▸ **DOCUMENT PASSAGE**

= = = =

The Court therefore does not have the privilege of examining the witness statements. The Crown, however, as part of its submission
in opposing this application filed a brief of an eye witness Ellen Futaiala’s statement given to the police. The brief clearly
and directly implicated the applicant in the death of the deceased. It also show that the applicant is her former lover and must
have known that the deceased was having an affair with the witness and that on the night of the alleged murder, the applicant came
to the beach and saw the witness, his ex-lover, drinking with the deceased so he attacked him. The prosecution therefore submit that
it has a very strong case against the applicant.
- Counsel for the prosecution referred the Court to the case of Kelesiwasi Taisia V Regina Criminal Case No. 266 of 2001, where it was stated by Kabui J, that “Bail is a right protected by the Constitution section 5 (2). However, there is a discretion regarding granting of bail. It is not
automatic. It may be refused on certain situations. It is for the prosecution to show sufficient and proper information before the
Court that circumstances of the offence and/or the circumstances of the offender warrant the accused’s remand in custody.”

= = = =

▸ **TASKS**
A - Substitute "accused" for each "applicant" in the bail passage between "The Court therefore" and "against the applicant.", inclusive, and write out that stretch.
B - Translate this sentence from the bail passage into Spanish: "The Court therefore does not have the privilege of examining the witness statements."
Work only from the bail passage.

▸ **ITEMS**

= = = =

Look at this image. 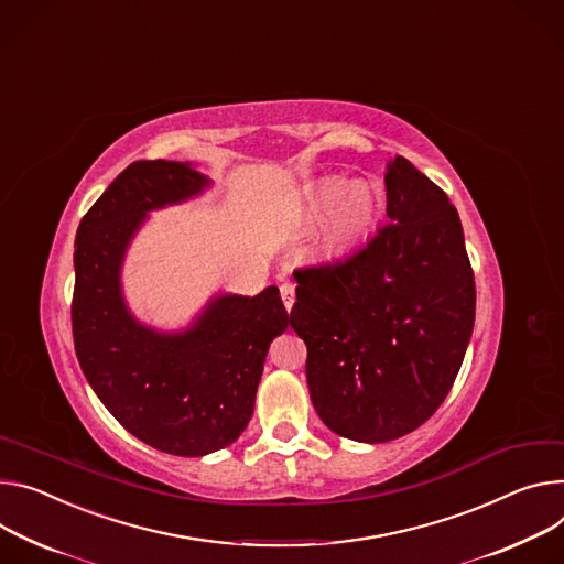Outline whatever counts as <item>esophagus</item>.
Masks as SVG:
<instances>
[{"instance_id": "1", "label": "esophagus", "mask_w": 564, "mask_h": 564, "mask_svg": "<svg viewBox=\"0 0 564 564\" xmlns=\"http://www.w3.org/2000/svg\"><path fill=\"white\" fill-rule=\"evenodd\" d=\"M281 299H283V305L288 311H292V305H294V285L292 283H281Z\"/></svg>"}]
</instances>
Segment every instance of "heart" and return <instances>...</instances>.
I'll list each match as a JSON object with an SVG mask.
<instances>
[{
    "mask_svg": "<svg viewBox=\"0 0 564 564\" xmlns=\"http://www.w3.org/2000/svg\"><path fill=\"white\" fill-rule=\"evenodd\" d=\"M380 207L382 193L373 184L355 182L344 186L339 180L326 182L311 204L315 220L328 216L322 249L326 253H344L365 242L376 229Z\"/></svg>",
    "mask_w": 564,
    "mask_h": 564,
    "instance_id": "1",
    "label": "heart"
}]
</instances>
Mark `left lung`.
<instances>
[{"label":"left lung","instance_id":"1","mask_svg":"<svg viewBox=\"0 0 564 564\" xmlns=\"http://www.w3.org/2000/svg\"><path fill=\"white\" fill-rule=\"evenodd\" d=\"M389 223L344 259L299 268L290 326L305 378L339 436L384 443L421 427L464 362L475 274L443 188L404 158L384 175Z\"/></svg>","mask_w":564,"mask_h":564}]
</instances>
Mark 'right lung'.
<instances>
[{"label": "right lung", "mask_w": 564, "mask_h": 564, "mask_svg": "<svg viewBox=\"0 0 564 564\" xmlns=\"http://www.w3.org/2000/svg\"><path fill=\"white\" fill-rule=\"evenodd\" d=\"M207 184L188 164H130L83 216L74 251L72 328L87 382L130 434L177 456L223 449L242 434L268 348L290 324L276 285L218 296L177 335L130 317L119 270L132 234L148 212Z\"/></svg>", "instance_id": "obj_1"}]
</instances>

= = = =

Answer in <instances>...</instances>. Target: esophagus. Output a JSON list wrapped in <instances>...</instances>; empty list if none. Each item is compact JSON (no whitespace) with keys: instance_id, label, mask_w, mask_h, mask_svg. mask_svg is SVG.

= = = =

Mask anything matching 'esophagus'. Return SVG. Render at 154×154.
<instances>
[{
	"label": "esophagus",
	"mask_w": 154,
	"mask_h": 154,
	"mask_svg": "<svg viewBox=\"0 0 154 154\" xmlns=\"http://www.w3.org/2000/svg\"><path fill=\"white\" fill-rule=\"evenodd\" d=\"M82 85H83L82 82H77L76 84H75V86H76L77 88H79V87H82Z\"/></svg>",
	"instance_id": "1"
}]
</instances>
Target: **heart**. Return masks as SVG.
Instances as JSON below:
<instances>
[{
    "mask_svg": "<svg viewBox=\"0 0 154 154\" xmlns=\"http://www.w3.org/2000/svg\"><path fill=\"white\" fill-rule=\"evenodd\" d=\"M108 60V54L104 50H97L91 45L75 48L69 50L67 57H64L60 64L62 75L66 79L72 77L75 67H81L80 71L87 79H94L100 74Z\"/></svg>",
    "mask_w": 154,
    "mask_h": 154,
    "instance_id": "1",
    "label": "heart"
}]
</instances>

= = = =

▸ **SOLUTIONS BY TASK**
A -
The Court therefore does not have the privilege of examining the witness statements. The Crown, however, as part of its submission
in opposing this application filed a brief of an eye witness Ellen Futaiala’s statement given to the police. The brief clearly
and directly implicated the accused in the death of the deceased. It also show that the accused is her former lover and must
have known that the deceased was having an affair with the witness and that on the night of the alleged murder, the accused came
to the beach and saw the witness, his ex-lover, drinking with the deceased so he attacked him. The prosecution therefore submit that
it has a very strong case against the accused.

B - Por lo tanto, el Tribunal no tiene el privilegio de examinar las declaraciones de los testigos.